Data provided
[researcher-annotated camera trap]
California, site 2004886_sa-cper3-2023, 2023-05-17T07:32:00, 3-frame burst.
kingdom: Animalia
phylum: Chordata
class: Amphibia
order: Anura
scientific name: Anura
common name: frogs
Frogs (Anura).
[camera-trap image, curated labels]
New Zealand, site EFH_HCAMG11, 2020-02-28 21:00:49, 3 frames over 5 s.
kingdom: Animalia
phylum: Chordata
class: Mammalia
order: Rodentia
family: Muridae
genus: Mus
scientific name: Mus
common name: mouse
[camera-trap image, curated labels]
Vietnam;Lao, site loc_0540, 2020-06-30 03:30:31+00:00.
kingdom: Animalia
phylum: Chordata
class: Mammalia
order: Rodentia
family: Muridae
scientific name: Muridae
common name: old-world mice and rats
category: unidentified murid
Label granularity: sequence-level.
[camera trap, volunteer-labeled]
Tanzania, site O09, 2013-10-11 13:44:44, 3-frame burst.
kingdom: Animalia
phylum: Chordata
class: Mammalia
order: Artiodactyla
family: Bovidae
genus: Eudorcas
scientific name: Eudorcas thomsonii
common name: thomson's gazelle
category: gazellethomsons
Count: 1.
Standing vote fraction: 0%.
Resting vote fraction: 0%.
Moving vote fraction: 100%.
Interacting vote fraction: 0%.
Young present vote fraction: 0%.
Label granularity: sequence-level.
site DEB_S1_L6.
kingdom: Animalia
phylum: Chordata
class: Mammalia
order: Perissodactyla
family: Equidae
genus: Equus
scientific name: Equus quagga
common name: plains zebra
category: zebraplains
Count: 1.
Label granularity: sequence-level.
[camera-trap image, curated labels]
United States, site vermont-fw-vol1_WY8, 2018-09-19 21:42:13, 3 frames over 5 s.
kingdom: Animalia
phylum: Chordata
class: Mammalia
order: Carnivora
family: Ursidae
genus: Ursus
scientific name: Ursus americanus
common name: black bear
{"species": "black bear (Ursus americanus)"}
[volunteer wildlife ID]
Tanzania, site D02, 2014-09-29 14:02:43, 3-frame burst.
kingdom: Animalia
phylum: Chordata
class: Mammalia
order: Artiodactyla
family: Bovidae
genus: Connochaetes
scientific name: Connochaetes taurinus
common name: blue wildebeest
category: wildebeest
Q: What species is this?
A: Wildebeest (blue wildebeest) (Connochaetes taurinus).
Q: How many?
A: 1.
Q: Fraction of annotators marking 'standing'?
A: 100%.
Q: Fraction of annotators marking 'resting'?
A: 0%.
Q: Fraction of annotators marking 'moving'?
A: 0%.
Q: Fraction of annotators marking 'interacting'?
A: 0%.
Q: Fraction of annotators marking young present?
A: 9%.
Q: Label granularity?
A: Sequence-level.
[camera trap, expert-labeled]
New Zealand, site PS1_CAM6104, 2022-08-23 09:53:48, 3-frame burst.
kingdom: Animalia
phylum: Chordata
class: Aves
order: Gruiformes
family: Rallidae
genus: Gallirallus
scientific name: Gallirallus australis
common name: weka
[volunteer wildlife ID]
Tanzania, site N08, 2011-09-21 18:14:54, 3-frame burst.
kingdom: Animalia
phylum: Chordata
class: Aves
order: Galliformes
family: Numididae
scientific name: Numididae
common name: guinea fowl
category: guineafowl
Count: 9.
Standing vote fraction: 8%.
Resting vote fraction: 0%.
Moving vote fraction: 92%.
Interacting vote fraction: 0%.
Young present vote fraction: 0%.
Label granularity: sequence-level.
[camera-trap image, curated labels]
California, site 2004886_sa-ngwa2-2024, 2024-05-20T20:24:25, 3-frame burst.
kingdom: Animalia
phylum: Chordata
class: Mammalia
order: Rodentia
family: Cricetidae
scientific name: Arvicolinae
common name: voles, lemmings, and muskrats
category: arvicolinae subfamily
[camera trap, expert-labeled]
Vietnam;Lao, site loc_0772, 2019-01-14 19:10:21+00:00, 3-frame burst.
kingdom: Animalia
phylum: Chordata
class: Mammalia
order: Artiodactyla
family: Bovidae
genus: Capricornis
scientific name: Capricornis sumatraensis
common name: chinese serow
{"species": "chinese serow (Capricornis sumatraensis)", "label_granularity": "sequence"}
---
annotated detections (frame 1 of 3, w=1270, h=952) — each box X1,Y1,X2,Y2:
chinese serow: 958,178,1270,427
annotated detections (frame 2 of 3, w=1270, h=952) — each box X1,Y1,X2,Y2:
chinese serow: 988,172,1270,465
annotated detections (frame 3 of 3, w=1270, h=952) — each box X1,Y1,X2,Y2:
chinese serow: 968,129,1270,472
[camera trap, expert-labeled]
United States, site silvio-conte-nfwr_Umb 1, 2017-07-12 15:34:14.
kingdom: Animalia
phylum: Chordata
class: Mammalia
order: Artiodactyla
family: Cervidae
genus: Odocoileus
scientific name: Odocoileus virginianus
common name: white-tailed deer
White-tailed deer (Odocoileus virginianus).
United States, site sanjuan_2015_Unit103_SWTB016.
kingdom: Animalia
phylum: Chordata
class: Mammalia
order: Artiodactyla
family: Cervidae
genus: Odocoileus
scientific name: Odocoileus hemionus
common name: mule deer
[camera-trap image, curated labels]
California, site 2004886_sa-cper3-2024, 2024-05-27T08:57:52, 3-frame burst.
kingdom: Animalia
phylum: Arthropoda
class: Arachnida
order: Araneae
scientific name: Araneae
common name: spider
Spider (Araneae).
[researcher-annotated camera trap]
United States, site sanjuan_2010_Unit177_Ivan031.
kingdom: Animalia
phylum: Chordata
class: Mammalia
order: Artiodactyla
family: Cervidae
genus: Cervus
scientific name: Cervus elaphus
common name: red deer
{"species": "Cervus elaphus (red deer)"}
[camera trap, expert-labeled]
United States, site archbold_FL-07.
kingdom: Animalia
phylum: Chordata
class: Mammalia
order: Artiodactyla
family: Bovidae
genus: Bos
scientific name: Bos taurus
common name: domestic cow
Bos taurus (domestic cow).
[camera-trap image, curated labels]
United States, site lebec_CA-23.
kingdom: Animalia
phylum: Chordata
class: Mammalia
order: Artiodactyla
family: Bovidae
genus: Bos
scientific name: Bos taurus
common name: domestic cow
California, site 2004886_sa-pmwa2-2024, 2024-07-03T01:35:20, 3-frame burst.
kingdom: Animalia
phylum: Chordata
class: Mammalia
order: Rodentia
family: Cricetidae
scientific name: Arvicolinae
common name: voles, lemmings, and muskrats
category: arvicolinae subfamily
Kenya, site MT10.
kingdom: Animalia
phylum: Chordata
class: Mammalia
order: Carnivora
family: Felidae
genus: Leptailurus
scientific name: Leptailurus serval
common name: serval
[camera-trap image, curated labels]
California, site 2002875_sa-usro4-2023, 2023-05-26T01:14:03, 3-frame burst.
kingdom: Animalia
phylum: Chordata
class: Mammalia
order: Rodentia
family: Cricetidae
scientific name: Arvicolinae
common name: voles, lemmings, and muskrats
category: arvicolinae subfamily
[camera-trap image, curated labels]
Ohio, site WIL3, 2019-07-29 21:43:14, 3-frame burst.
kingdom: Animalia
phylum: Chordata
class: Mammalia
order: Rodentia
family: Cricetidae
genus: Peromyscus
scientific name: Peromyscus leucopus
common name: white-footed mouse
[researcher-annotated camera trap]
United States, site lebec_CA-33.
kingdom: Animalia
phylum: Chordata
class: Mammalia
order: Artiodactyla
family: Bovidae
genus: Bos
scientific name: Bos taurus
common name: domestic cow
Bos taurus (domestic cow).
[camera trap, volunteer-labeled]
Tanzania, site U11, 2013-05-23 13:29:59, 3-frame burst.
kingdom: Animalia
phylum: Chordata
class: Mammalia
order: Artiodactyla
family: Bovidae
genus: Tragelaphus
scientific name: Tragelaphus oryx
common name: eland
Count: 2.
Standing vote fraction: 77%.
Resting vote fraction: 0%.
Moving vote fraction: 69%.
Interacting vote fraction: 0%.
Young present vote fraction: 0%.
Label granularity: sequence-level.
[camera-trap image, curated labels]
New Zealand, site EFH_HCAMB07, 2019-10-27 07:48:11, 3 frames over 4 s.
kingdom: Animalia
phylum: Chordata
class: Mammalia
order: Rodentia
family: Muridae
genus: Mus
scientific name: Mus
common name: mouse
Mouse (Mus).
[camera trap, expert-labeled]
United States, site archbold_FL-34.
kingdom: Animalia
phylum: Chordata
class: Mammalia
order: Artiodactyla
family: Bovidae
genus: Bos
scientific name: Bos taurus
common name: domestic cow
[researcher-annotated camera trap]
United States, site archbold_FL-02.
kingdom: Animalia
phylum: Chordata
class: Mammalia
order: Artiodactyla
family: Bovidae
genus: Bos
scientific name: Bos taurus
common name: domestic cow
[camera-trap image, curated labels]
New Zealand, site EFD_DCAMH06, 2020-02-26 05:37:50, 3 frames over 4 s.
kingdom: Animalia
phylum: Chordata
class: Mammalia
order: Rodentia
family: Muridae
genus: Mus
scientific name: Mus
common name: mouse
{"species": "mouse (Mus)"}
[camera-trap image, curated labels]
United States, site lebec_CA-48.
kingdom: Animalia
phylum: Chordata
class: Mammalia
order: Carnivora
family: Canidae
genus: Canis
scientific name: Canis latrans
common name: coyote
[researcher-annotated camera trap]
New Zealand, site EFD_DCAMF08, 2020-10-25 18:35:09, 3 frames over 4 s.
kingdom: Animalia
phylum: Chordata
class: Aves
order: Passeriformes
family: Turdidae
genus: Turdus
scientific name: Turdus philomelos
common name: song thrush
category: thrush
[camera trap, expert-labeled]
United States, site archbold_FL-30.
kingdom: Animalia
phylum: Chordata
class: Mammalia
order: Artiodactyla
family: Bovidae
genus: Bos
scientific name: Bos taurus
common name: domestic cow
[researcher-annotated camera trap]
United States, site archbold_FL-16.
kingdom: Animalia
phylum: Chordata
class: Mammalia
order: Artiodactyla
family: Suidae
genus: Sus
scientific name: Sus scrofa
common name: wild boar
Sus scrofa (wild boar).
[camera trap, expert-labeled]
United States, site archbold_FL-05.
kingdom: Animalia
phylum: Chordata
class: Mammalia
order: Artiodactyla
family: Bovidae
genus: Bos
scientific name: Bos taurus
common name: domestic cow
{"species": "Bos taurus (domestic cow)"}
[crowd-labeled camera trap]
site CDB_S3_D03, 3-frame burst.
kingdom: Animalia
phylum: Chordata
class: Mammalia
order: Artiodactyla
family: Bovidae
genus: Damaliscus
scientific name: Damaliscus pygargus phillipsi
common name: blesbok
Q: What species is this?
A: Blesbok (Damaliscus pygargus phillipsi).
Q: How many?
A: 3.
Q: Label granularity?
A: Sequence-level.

Work request
For each line in the data that contains the string "over", give a copy of that line.

Answer for this exercise
New Zealand, site EFH_HCAMG11, 2020-02-28 21:00:49, 3 frames over 5 s.
United States, site vermont-fw-vol1_WY8, 2018-09-19 21:42:13, 3 frames over 5 s.
New Zealand, site EFH_HCAMB07, 2019-10-27 07:48:11, 3 frames over 4 s.
New Zealand, site EFD_DCAMH06, 2020-02-26 05:37:50, 3 frames over 4 s.
New Zealand, site EFD_DCAMF08, 2020-10-25 18:35:09, 3 frames over 4 s.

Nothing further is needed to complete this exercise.